Na volta para casa, encontrei Lucas em uma sorveteria. Não pensei duas vezes antes de parar e ir até lá.
– Ei, posso falar com você? – perguntei já sentando na cadeira ao lado dele.
– Ah meu Deus, o que você quer garoto? – replicou ele aborrecido enquanto tomava um milkshake.
– Como Diana está?
– Linda, bela, diva, arrumada, perfumada, na faculdade, com saúde, lerda, idiota, lendo livros idiotas... Por aí. – respondeu ele.
– Ela... – hesitei ao perguntar se ela estava com alguém, mas Lucas percebeu.
– Não, ela não está namorando ninguém se é isso que você quer saber. Ela está focada demais na faculdade e no livro.
– Eu sinto a falta dela. – disse.
– Obviamente. Ela vai continuar linda enquanto a Catharina vai virar uma mulher gorda e flácida, cuidando de uma criança que vai querer brincar de cavalinho com você, papai. – disse ele arrogantemente.
– Ok, não exagere na sua brutalidade Lucas! – exclamei irritado.
– Estou sendo sincero. Agora me dê licença. – disse, levantando-se e indo embora.
Eu o segui e o parei do outro lado da rua.
– Vai me seguir agora? – perguntou ele.
– Quero que diga a Diana que eu quero me encontrar com ela. – digo a ele, apressando o passo para acompanhá-lo.
– Ela não vai querer se encontrar com você, vai por mim.
– Eu sei que ela ainda me ama. Eu sei disso. Eu ainda a amo. Por favor, faz isso por mim. – imploro a ele.
Lucas para e me encara.
– Até que ponto um cara apaixonado pode chegar a se humilhar. Eu digo que você está extrapolando tudo... Daniel, acabou. Desista e siga em frente. – disse ele mais calmo e amigo agora.
– Não vou desistir.
– Você casou! Acha que Diana vai querer um cara casado, prestes a ser pai?
Fico pasmo, pois não sabia que Lucas conhecia algo a respeito do meu casamento.
– Como sabe que eu casei? – pergunto curioso.
Ele encara o chão e ri.
– Tenho as minhas fontes. A pior parte não é nem o fato de eu saber. Diana foi ao seu casamento. Bom, ela não entrou e ficou observando tudo, mas ela ficou na porta de entrada da igreja, escondida. Viu quando você chegou e viu quando Catharina chegou. E viu e ouviu o seu “sim”. O “sim” que devia ser pra ela, mas tudo bem.

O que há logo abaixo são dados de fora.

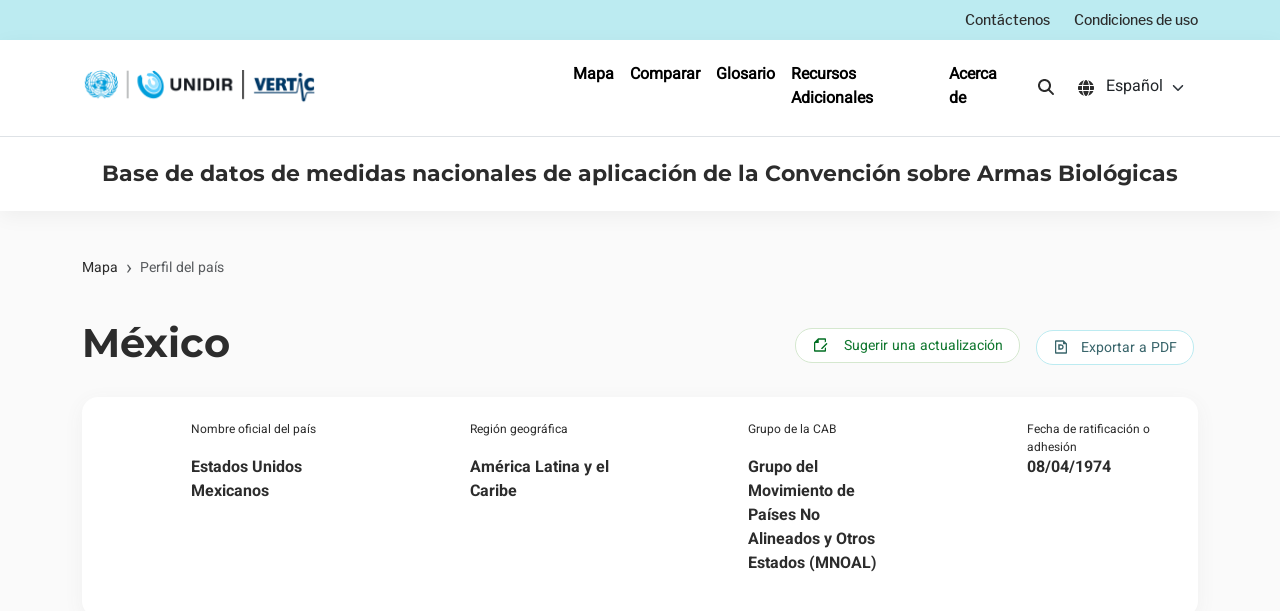

--- FILE ---
content_type: text/html
request_url: https://bwcimplementation.org/es/states/mexico
body_size: -23
content:
<!DOCTYPE html>
<html lang="en" dir="ltr">

<head>
  <meta charset="UTF-8" />
  <meta name="viewport" content="width=device-width, initial-scale=1.0" />
  <title>UNIDIR</title>
  <script type="module" crossorigin src="/assets/index-a52be33f.js"></script>
  <link rel="stylesheet" href="/assets/index-b90a46db.css">
</head>

<body>
  <div id="app"></div>
  
</body>

</html>

--- FILE ---
content_type: image/svg+xml
request_url: https://bwcimplementation.org/assets/resources-icon-7c34ef74.svg
body_size: -52
content:
<svg id="Group_1013" data-name="Group 1013" xmlns="http://www.w3.org/2000/svg" width="20" height="20" viewBox="0 0 20 20">
  <path id="Path_357" data-name="Path 357" d="M0,0H20V20H0Z" fill="none"/>
  <path id="Path_358" data-name="Path 358" d="M11.333,17.833v2.083l-2.5-1.667-2.5,1.667V17.833H5.917A2.917,2.917,0,0,1,3,14.917V4.5A2.5,2.5,0,0,1,5.5,2H17.167A.833.833,0,0,1,18,2.833V17a.833.833,0,0,1-.833.833Zm0-1.667h5v-2.5H5.917a1.25,1.25,0,0,0,0,2.5h.417V14.5h5Zm5-4.167V3.667H5.5v8.362A2.942,2.942,0,0,1,5.917,12Zm-10-7.5H8V6.167H6.333Zm0,2.5H8V8.667H6.333Zm0,2.5H8v1.667H6.333Z" transform="translate(-0.5 -0.333)" fill="#006e22"/>
</svg>


--- FILE ---
content_type: image/svg+xml
request_url: https://bwcimplementation.org/assets/plus-icon-81816181.svg
body_size: -426
content:
<svg id="Group_1455" data-name="Group 1455" xmlns="http://www.w3.org/2000/svg" width="20.001" height="20.001" viewBox="0 0 20.001 20.001">
  <path id="Path_335" data-name="Path 335" d="M0,0H20V20H0Z" fill="none"/>
  <path id="Path_336" data-name="Path 336" d="M9.5,9.5V6.167h1.667V9.5H14.5v1.667H11.167V14.5H9.5V11.167H6.167V9.5Zm.833,9.167a8.334,8.334,0,1,1,8.334-8.334A8.334,8.334,0,0,1,10.334,18.667Zm0-1.667a6.667,6.667,0,1,0-6.667-6.667A6.667,6.667,0,0,0,10.334,17Z" transform="translate(-0.333 -0.333)" fill="#006e22"/>
</svg>
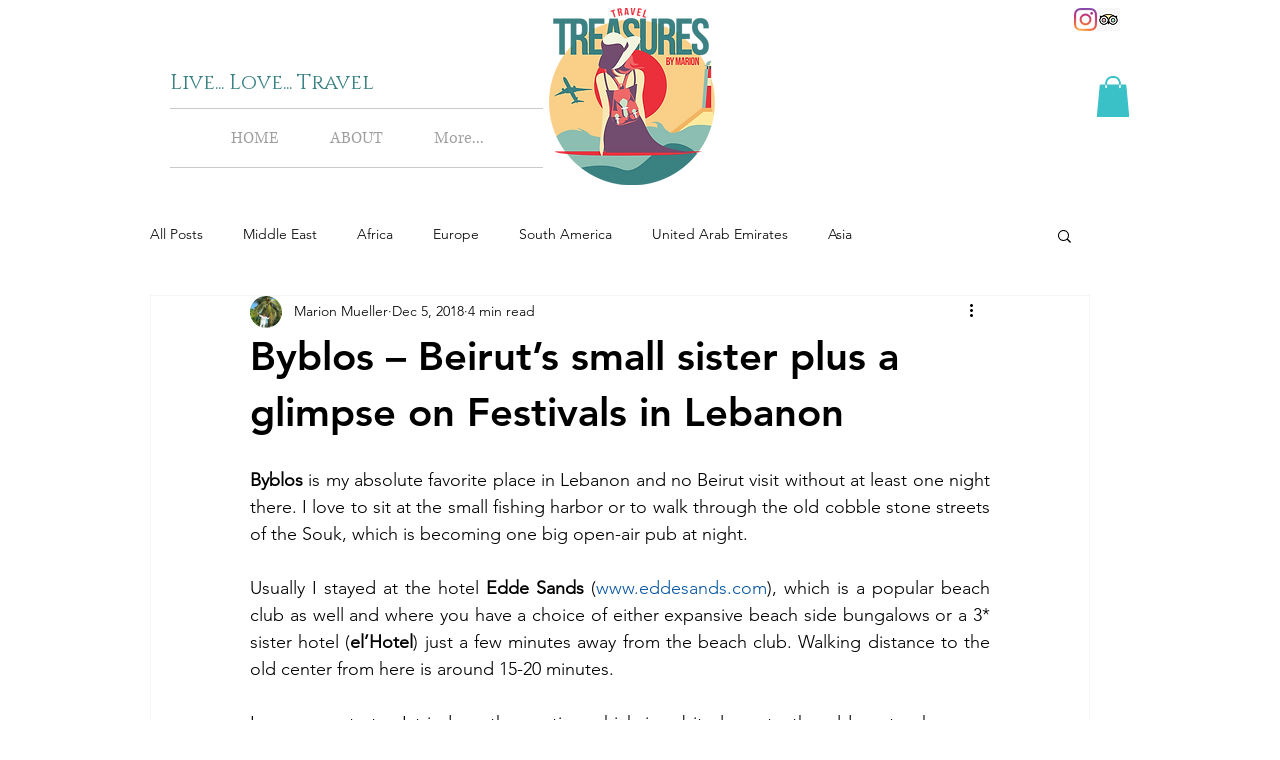

--- FILE ---
content_type: text/html; charset=utf-8
request_url: https://www.google.com/recaptcha/api2/aframe
body_size: 267
content:
<!DOCTYPE HTML><html><head><meta http-equiv="content-type" content="text/html; charset=UTF-8"></head><body><script nonce="Eho3neYEtkZ_ml352nB4ug">/** Anti-fraud and anti-abuse applications only. See google.com/recaptcha */ try{var clients={'sodar':'https://pagead2.googlesyndication.com/pagead/sodar?'};window.addEventListener("message",function(a){try{if(a.source===window.parent){var b=JSON.parse(a.data);var c=clients[b['id']];if(c){var d=document.createElement('img');d.src=c+b['params']+'&rc='+(localStorage.getItem("rc::a")?sessionStorage.getItem("rc::b"):"");window.document.body.appendChild(d);sessionStorage.setItem("rc::e",parseInt(sessionStorage.getItem("rc::e")||0)+1);localStorage.setItem("rc::h",'1762329349097');}}}catch(b){}});window.parent.postMessage("_grecaptcha_ready", "*");}catch(b){}</script></body></html>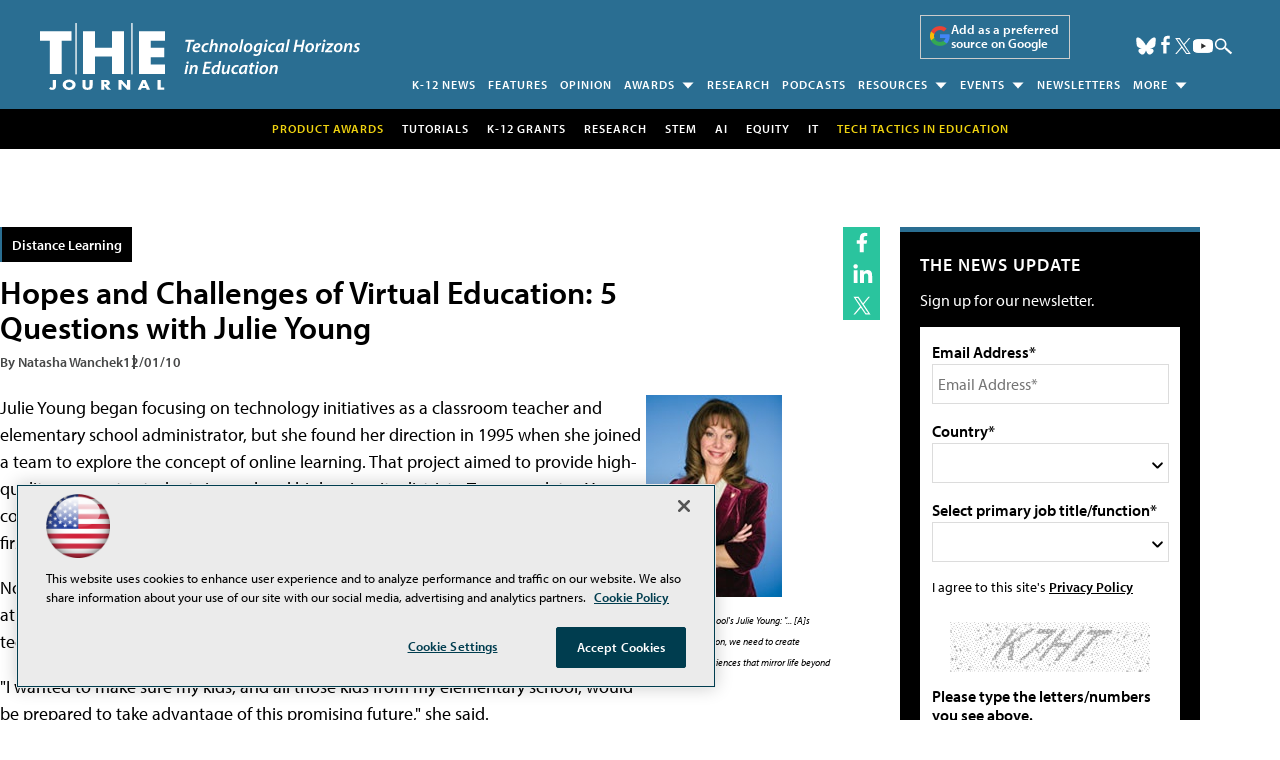

--- FILE ---
content_type: text/html; charset=utf-8
request_url: https://www.google.com/recaptcha/api2/aframe
body_size: 268
content:
<!DOCTYPE HTML><html><head><meta http-equiv="content-type" content="text/html; charset=UTF-8"></head><body><script nonce="JPRGeOB0GAaSu3IK4_sIDQ">/** Anti-fraud and anti-abuse applications only. See google.com/recaptcha */ try{var clients={'sodar':'https://pagead2.googlesyndication.com/pagead/sodar?'};window.addEventListener("message",function(a){try{if(a.source===window.parent){var b=JSON.parse(a.data);var c=clients[b['id']];if(c){var d=document.createElement('img');d.src=c+b['params']+'&rc='+(localStorage.getItem("rc::a")?sessionStorage.getItem("rc::b"):"");window.document.body.appendChild(d);sessionStorage.setItem("rc::e",parseInt(sessionStorage.getItem("rc::e")||0)+1);localStorage.setItem("rc::h",'1769303730781');}}}catch(b){}});window.parent.postMessage("_grecaptcha_ready", "*");}catch(b){}</script></body></html>

--- FILE ---
content_type: application/javascript
request_url: https://ml314.com/utsync.ashx?pub=&adv=&et=0&eid=50202&ct=js&pi=&fp=&clid=&if=0&ps=&cl=&mlt=&data=&&cp=https%3A%2F%2Fthejournal.com%2Farticles%2F2010%2F12%2F01%2Fhopes-and-challenges-of-virtual-education-5-questions-with-julie-young.aspx&pv=1769303730996_71rp1u7ti&bl=en-us@posix&cb=1911328&return=&ht=shex&d=&dc=&si=1769303730996_71rp1u7ti&cid=&s=1280x720&rp=&v=2.8.0.252
body_size: 275
content:
_ml.setFPI('3658543694563246089');_ml.syncCallback({"es":true,"ds":true});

Fico tão desesperado e ofegante. Contenho a tristeza para não desmoronar na frente de Lucas. Se eu tivesse visto Diana, teria desistido de tudo naquele momento.
– Eu não a vi. – disse.
– Ela estava escondida, querido. Essa é a graça da coisa toda. – disse ele. – Agora eu preciso ir.
Enquanto ele anda, tento pensar em motivos que levaram Diana a ir até o casamento.
– LUCAS! – grito.
Ele para mais uma vez e vira para mim.
– Ela ainda gosta de mim, não é? – pergunto sorrindo.
– Ela foi até lá porque no fundo é masoquista e gosta de sofrer. – responde ele.
– Não, ela foi até porque gosta de mim. Ela estava esperando o meu “não”. – digo.
– Mas você disse “sim” querido. S-I-M! SIM! E ela é idiota, mas não o suficiente pra continuar atrás de você. – diz ele dando as costas e seguindo.
Mesmo assim, no fundo, lá naquele lugar da alma onde a gente tem certezas absurdas, eu sei e eu sinto que tudo isso não acabou. Não acaba aqui.